Cette convocation qui s’effectue en dehors de tout cadre procédural
précis constitue une atteinte inacceptable au principe de la liberté de
parole à l’audience du ministère public consacré par l’article 33 du
Code de procédure pénale. Elle marque une volonté de soumettre les
magistrats à une pression hiérarchique incompatible avec leur mission
constitutionnelle de gardien des libertés individuelles qui suppose
justement d’appliquer la loi avec discernement. Depuis quelques années,
les tentatives de pression sur les magistrats se multiplient. Déjà,
votre prédécesseur, Pascal Clément avait ordonné la convocation d’une
magistrate de la Cour d’Appel de Colmar, Josiane Bigot, lui reprochant
des prises de position dans le cadre de sa vie privée.
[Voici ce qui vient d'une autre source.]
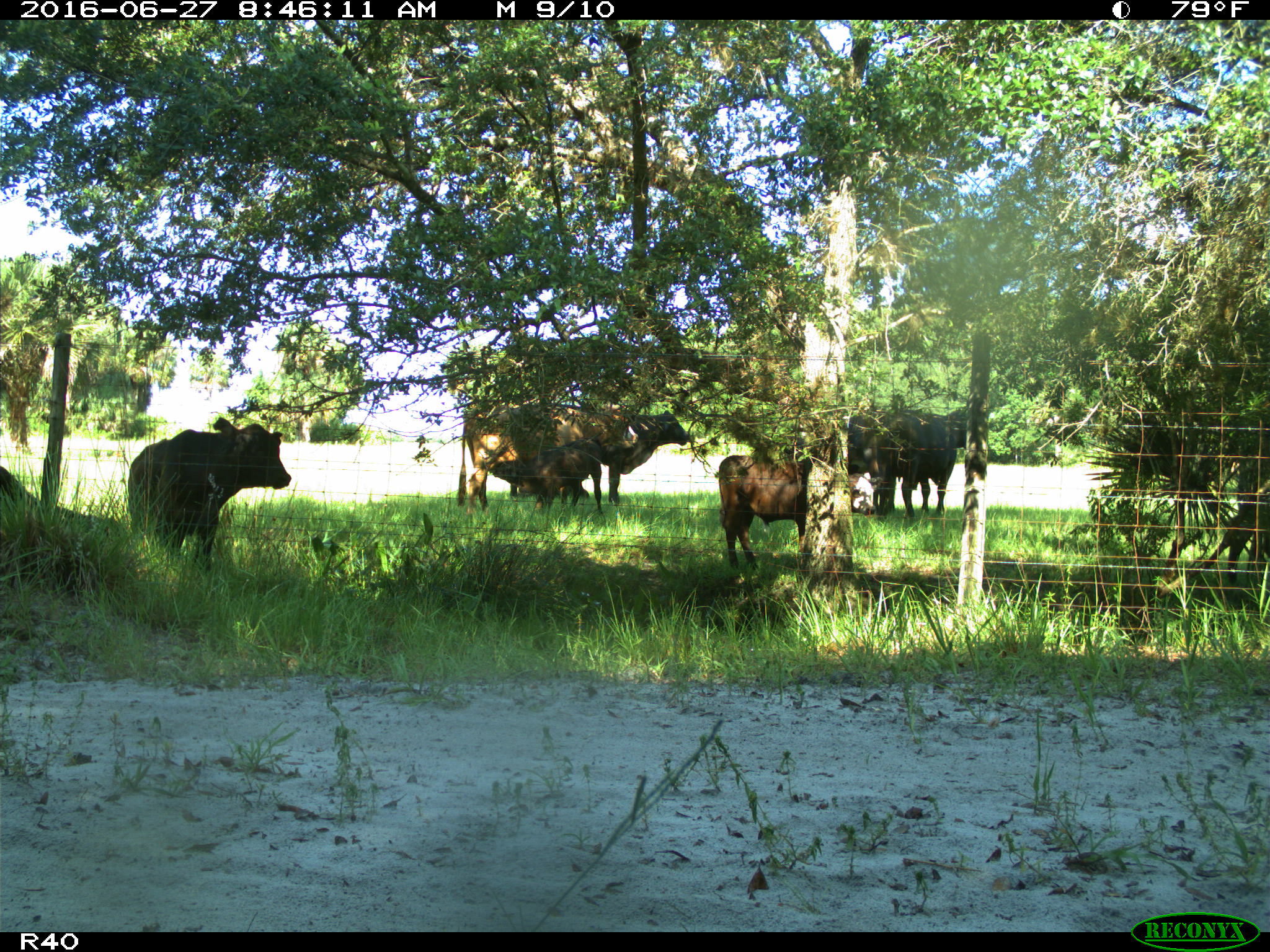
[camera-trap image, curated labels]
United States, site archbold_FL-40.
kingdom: Animalia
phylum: Chordata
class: Mammalia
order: Artiodactyla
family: Bovidae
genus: Bos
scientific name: Bos taurus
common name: domestic cow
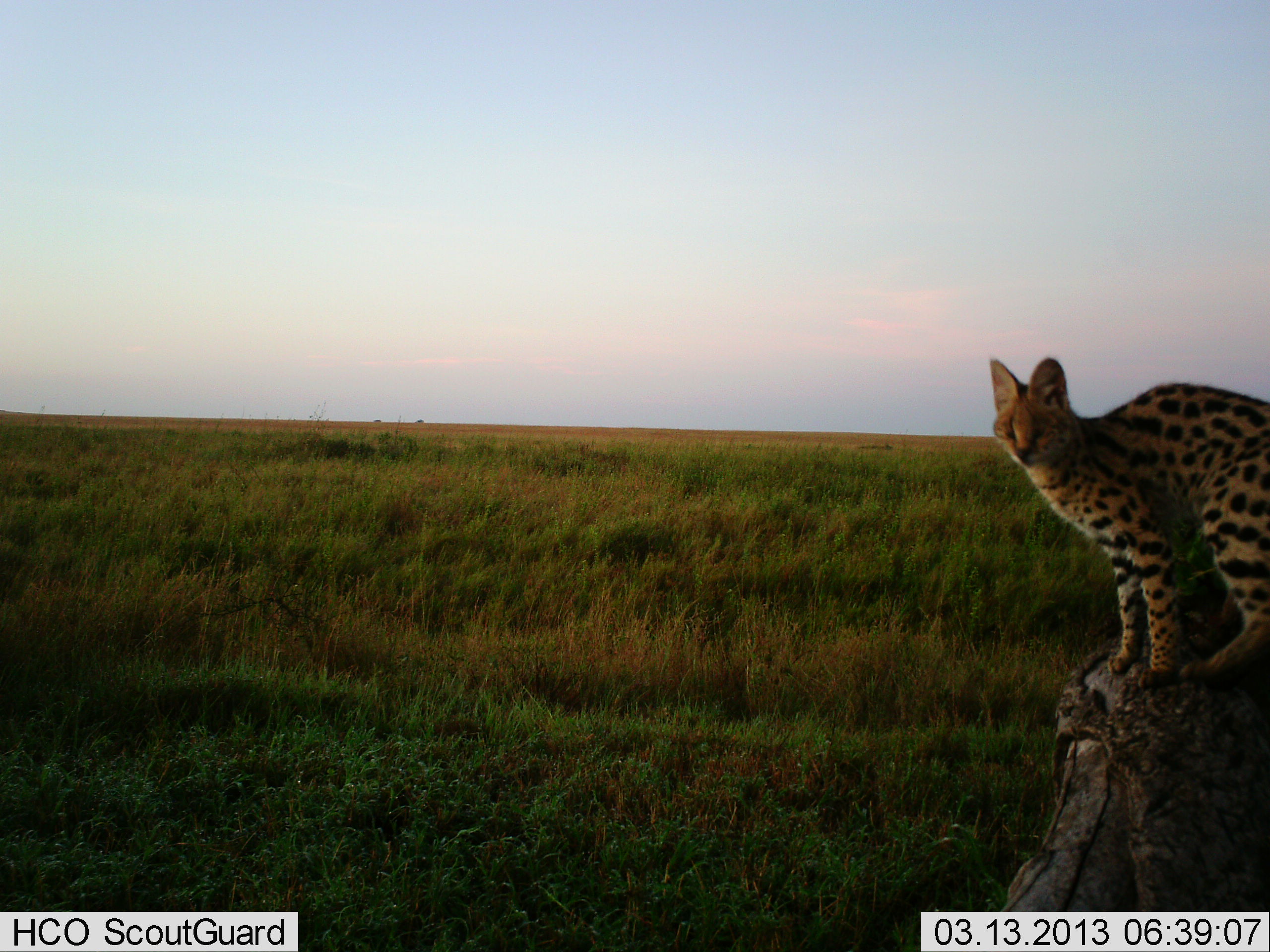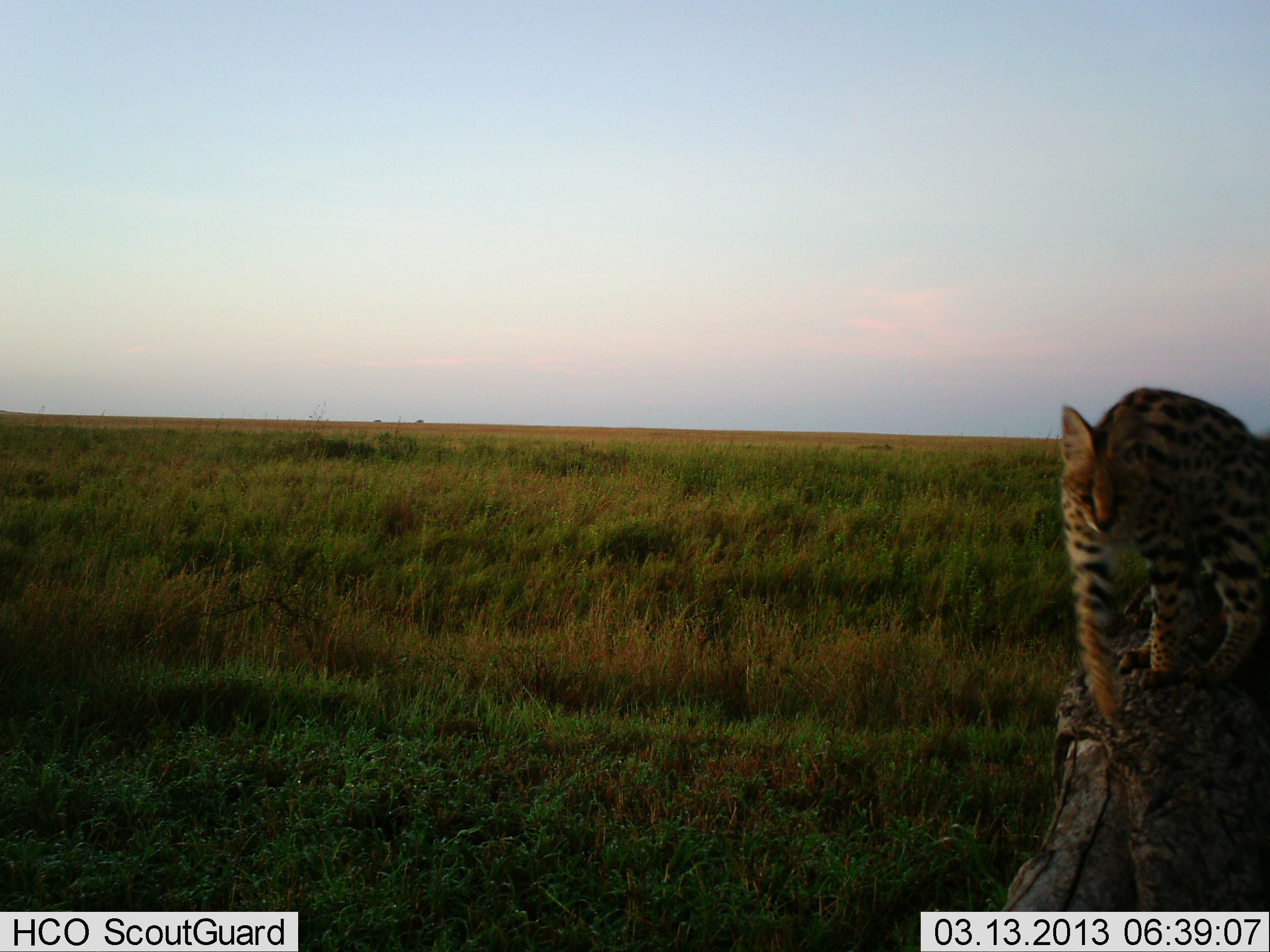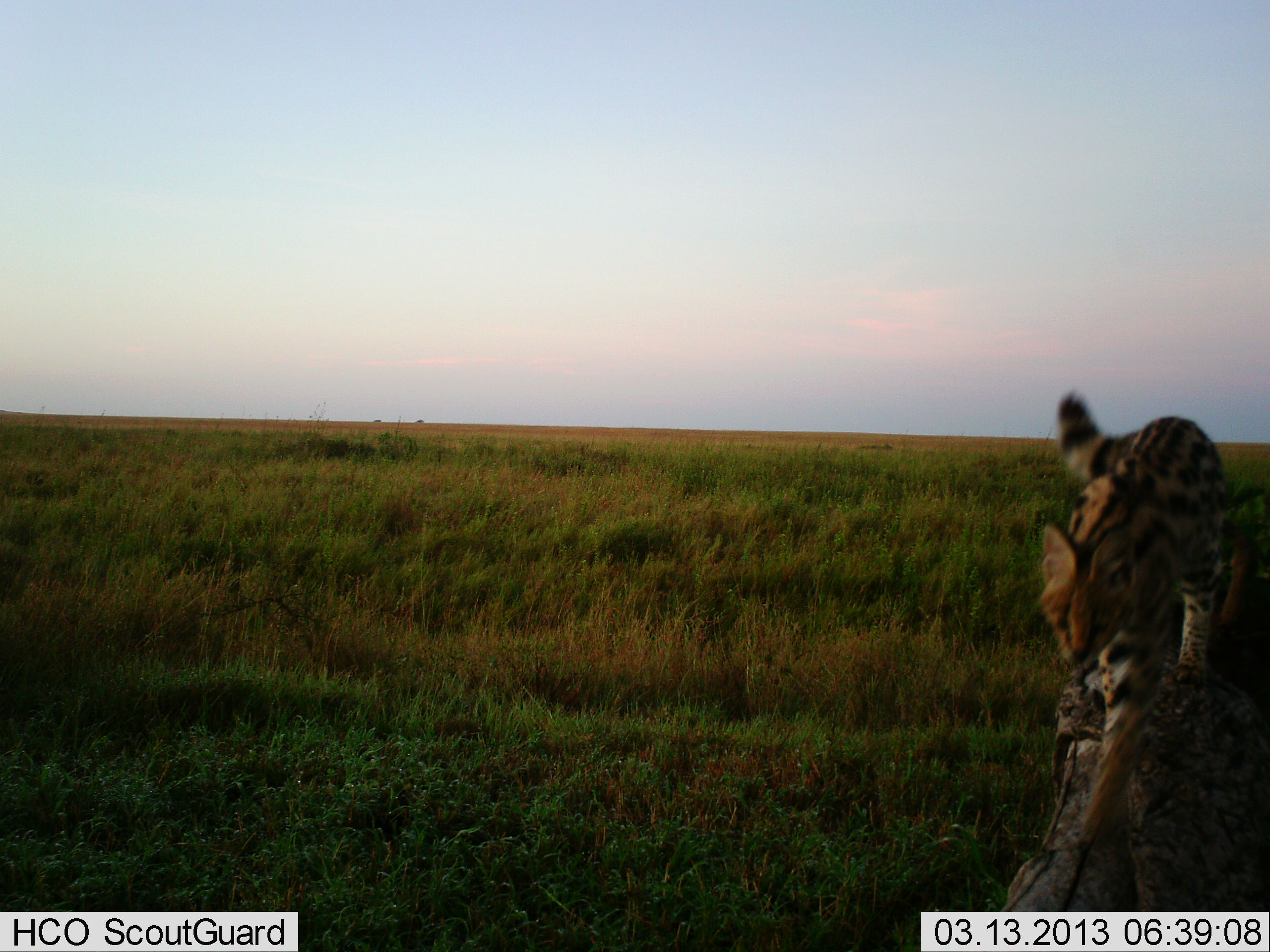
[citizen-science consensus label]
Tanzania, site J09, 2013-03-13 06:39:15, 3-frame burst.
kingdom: Animalia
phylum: Chordata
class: Mammalia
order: Carnivora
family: Felidae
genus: Leptailurus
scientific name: Leptailurus serval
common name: serval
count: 1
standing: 31%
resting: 3%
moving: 69%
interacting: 3%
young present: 0%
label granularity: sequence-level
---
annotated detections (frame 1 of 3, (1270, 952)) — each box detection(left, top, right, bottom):
animal: detection(987, 353, 1270, 696)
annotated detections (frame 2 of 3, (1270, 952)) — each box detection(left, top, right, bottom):
animal: detection(1057, 382, 1270, 725)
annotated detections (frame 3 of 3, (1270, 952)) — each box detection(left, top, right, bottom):
animal: detection(1038, 391, 1260, 848)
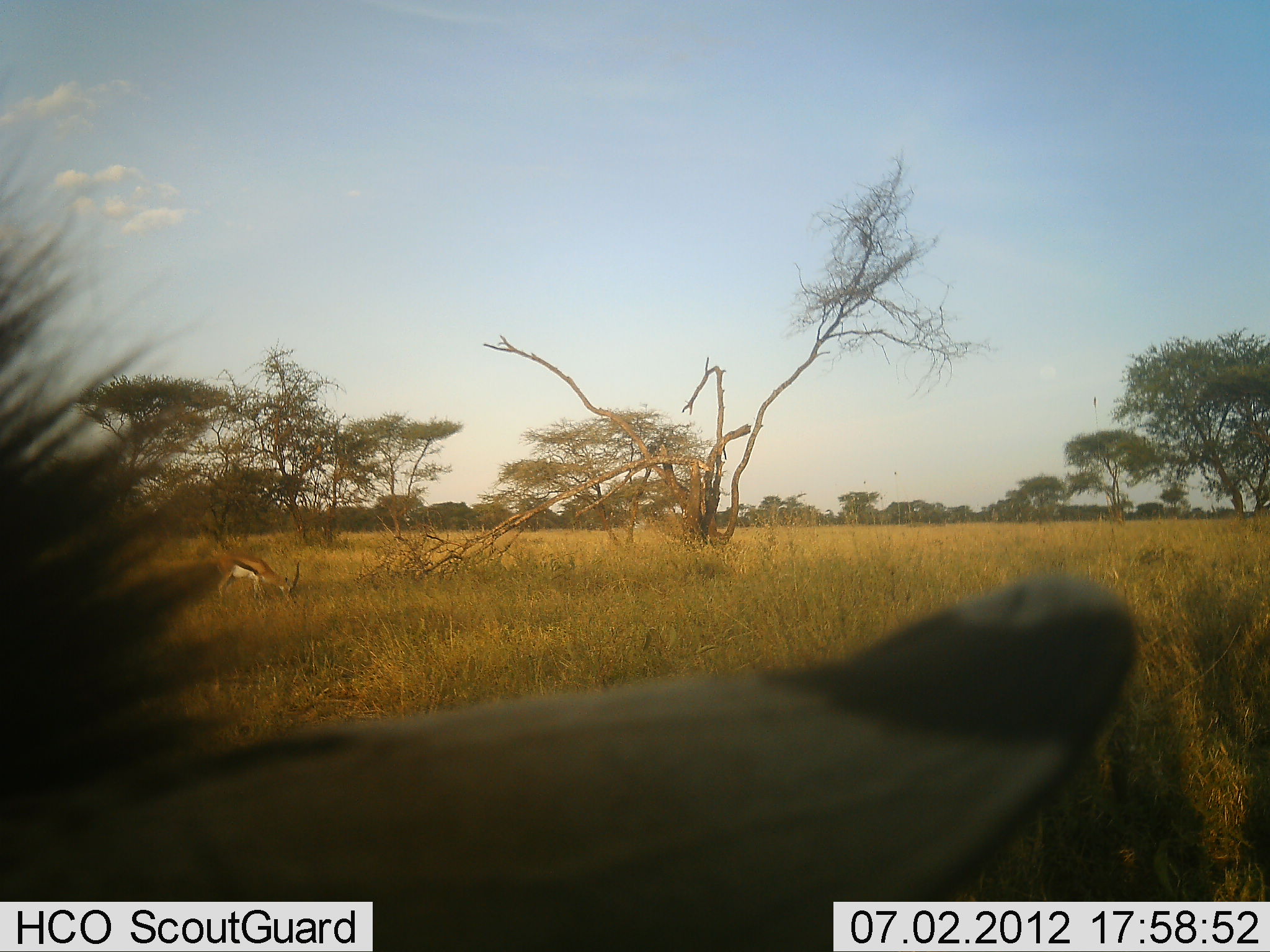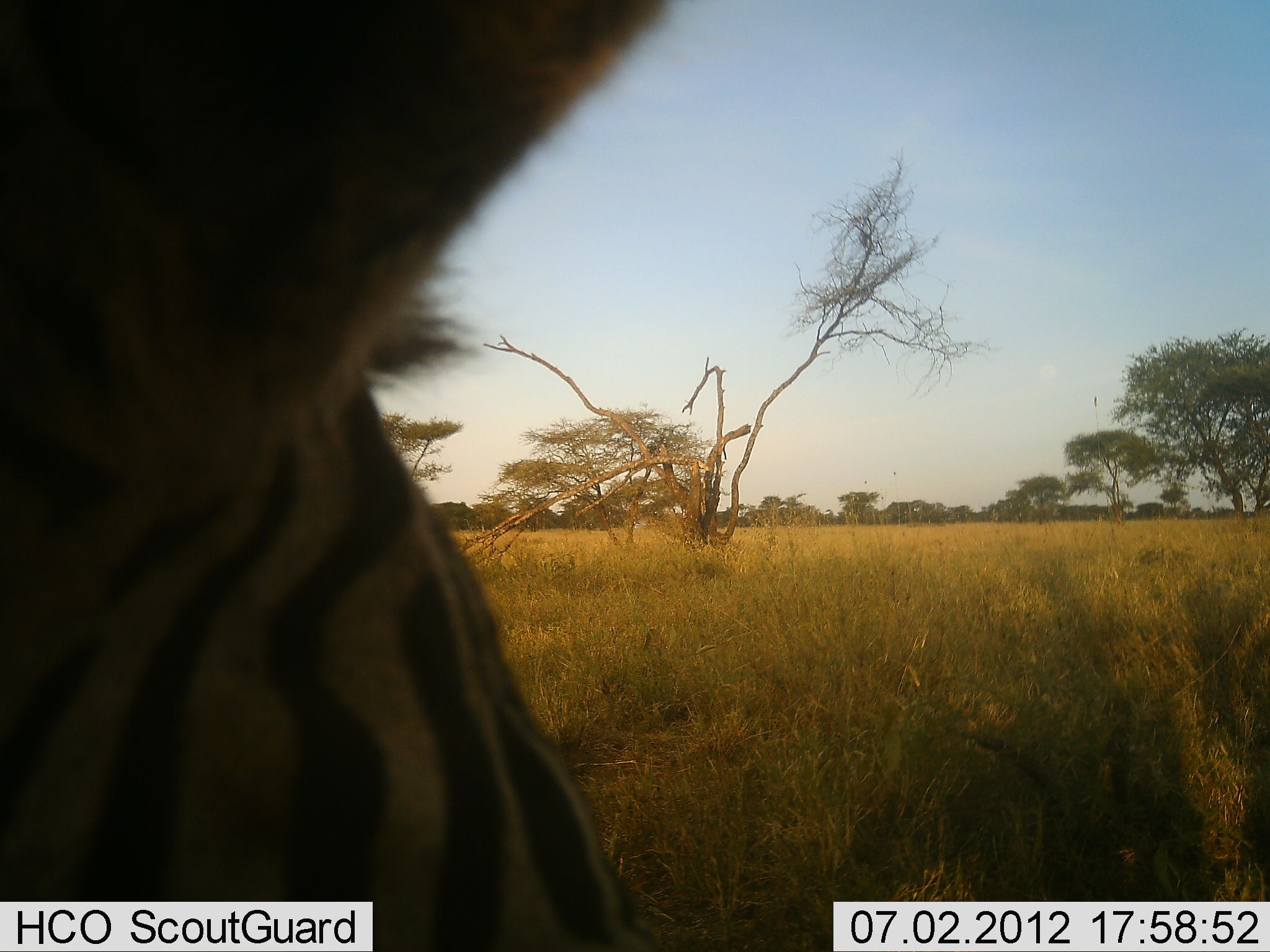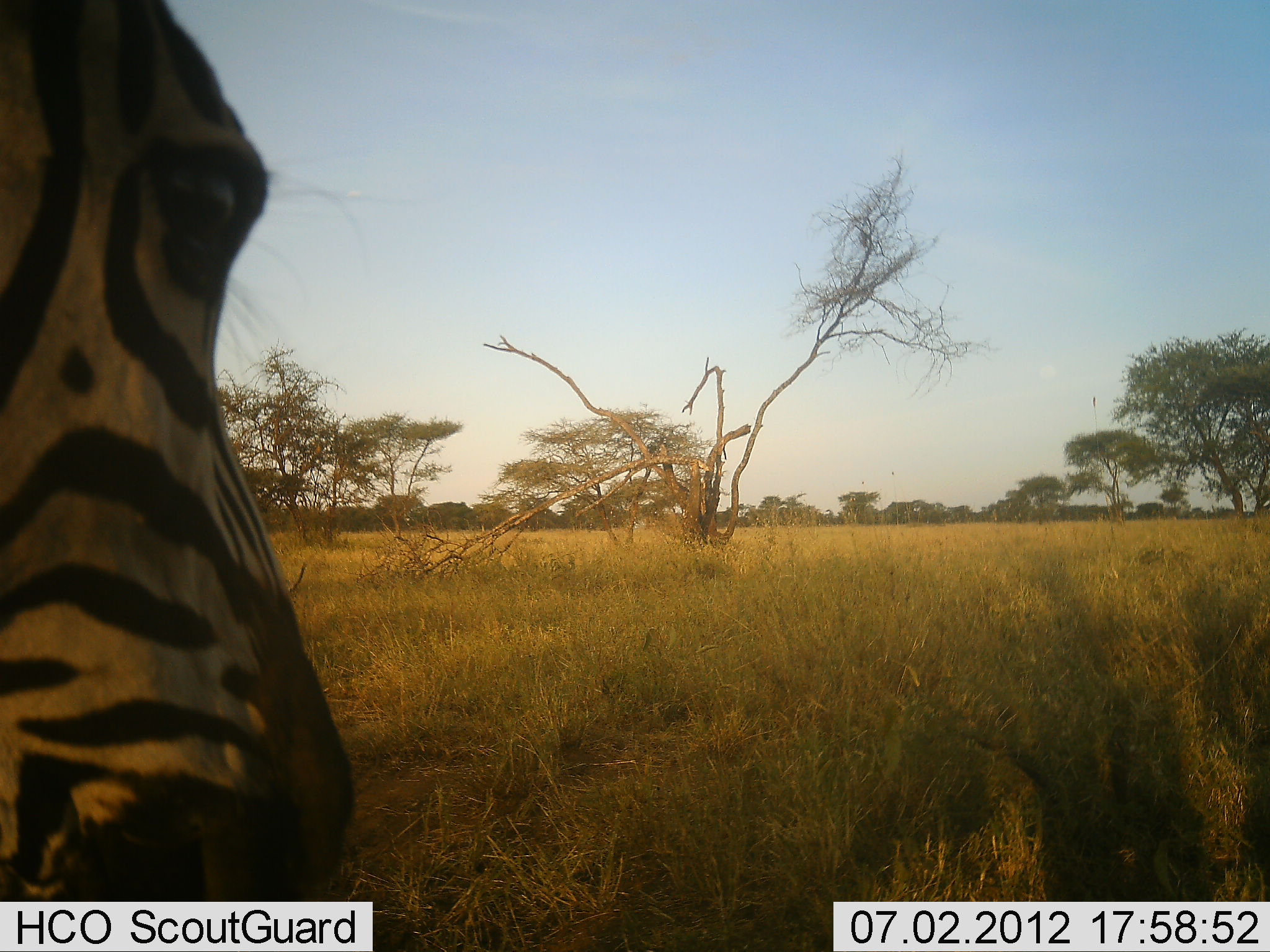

Nous ne pouvons tolérer de telles atteintes au statut de la
magistrature. Les magistrats du parquet sont certes soumis au principe
hiérarchique, mais ils doivent pouvoir exercer leur mission
constitutionnelle dans la sérénité. Leur fragilisation renforcée sans
cesse par la pratique du passer-outre des avis négatifs du Conseil
supérieur de la magistrature, devenue systématique, illustre la
dépendance de la magistrature vis-à-vis du pouvoir politique en terme
de carrière.
C’est pourquoi, Madame le Garde des Sceaux, nous sollicitons un
entretien rapide pour évoquer cette affaire. Nous transmettons copie du
présent courrier au Conseil supérieur de la magistrature compte tenu
des questions de principe posées par la convocation à la chancellerie
de notre collègue.
Nous vous prions, Madame la Ministre, de bien vouloir recevoir, l’expression de notre haute considération.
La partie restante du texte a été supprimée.